Statistical Machine Translation

The "Candide" project was an experimental machine translation system under development at IBM TJ Watson Research Center in the early 1990's. I was a member of this group from 1992-1995. A survey paper (available in full in postscript form and abstract-only in html) describes the prototype system we built. A considerably longer paper addresses some applications of maximum entropy in machine translation, and the abstract of a patent based on that work. Also available is a highly selective bibliography for statistical machine translation.

In 1949, Warren Weaver proposed that statistical techniques from the emerging field of information theory might make it possible to use modern digital computers to translate text from one natural language to another automatically. Although Weaver's scheme foundered on the rocky reality of the limited computer resources of the day, a group of IBM researchers in the late 1980's felt that the increase in computer power over the previous forty years made reasonable a new look at the applicability of statistical techniques to translation. Thus the "Candide" project, aimed at developing an experimental machine translation system, was born at IBM TJ Watson Research Center.

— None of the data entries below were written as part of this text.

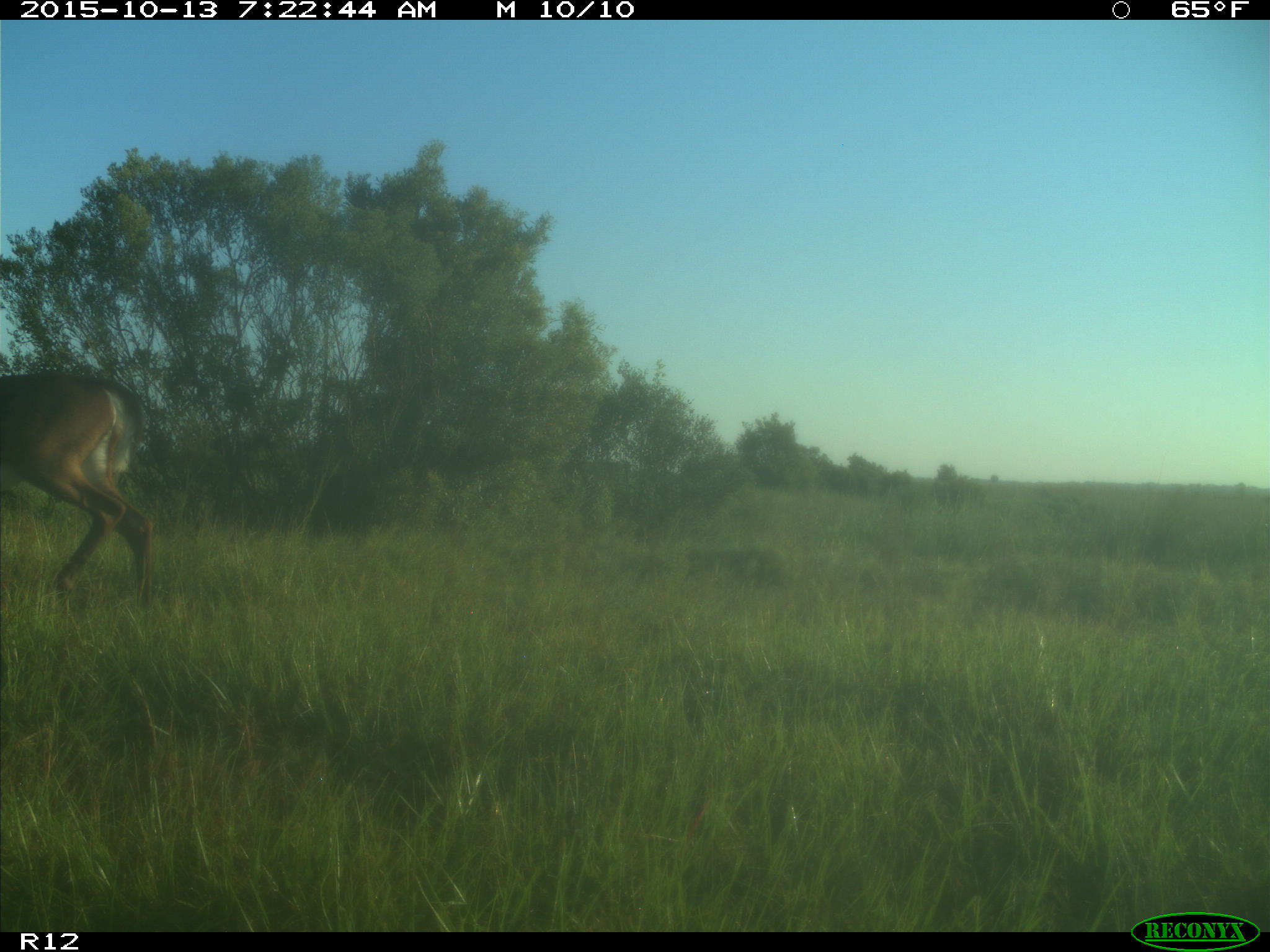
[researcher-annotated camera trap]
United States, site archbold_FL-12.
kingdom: Animalia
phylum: Chordata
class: Mammalia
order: Artiodactyla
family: Cervidae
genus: Odocoileus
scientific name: Odocoileus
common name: deer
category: unidentified deer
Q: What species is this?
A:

Machine Translation (MT) is widely considered among the most difficult tasks in natural language processing, and in artificial intelligence in general, because accurate translation seems to be impossible without a comprehension of the text to be translated. At least, this is what many prominent researchers concluded in the 1960's after some fruitless attempts to create working MT systems, at which time they threw up their hands in defeat. The path to developing a working MT system, so the thinking went, required decades of hand-crafting grammars, dictionaries, and translation rules in close consultation with human translation experts.

The guiding idea of the Candide project was to admit from the start that this approach is completely untenable. After all, a human translator can't possibly set down in sufficient detail the "algorithm" he applies when translating a document. Instead, the idea was to let a system learn by itself how to translate. Given a vast collection of documents in both English and French (the proceedings of the Canadian parliament, known as "Hansards," are an especially convenient source) the Candide system automatically learns how English and French are related. As a historical note, most of the members of the Candide group spoke little or no French.

The Candide group adopted an information-theoretic perspective on the MT problem, which goes as follows. In speaking a French sentence F, a French speaker originally thought up a sentence E in English, but somewhere in the noisy channel between his brain and mouth, the sentence E got "corrupted" to its French translation F. The task of an MT system is to discover E* = argmax(E') p(F|E') p(E'); that is, the MAP-optimal English sentence, given the observed French sentence. This approach involves constructing a model of likely English sentences, and a model of how English sentences translate to French sentences. Both these tasks are accomplished automatically with the help of a large amount of bilingual text.

As wacky as this perspective might sound, it's no stranger than the view that an English sentence gets corrupted into an acoustic signal in passing from the person's brain to his mouth, and this perspective is now essentially universal in automatic speech recognition.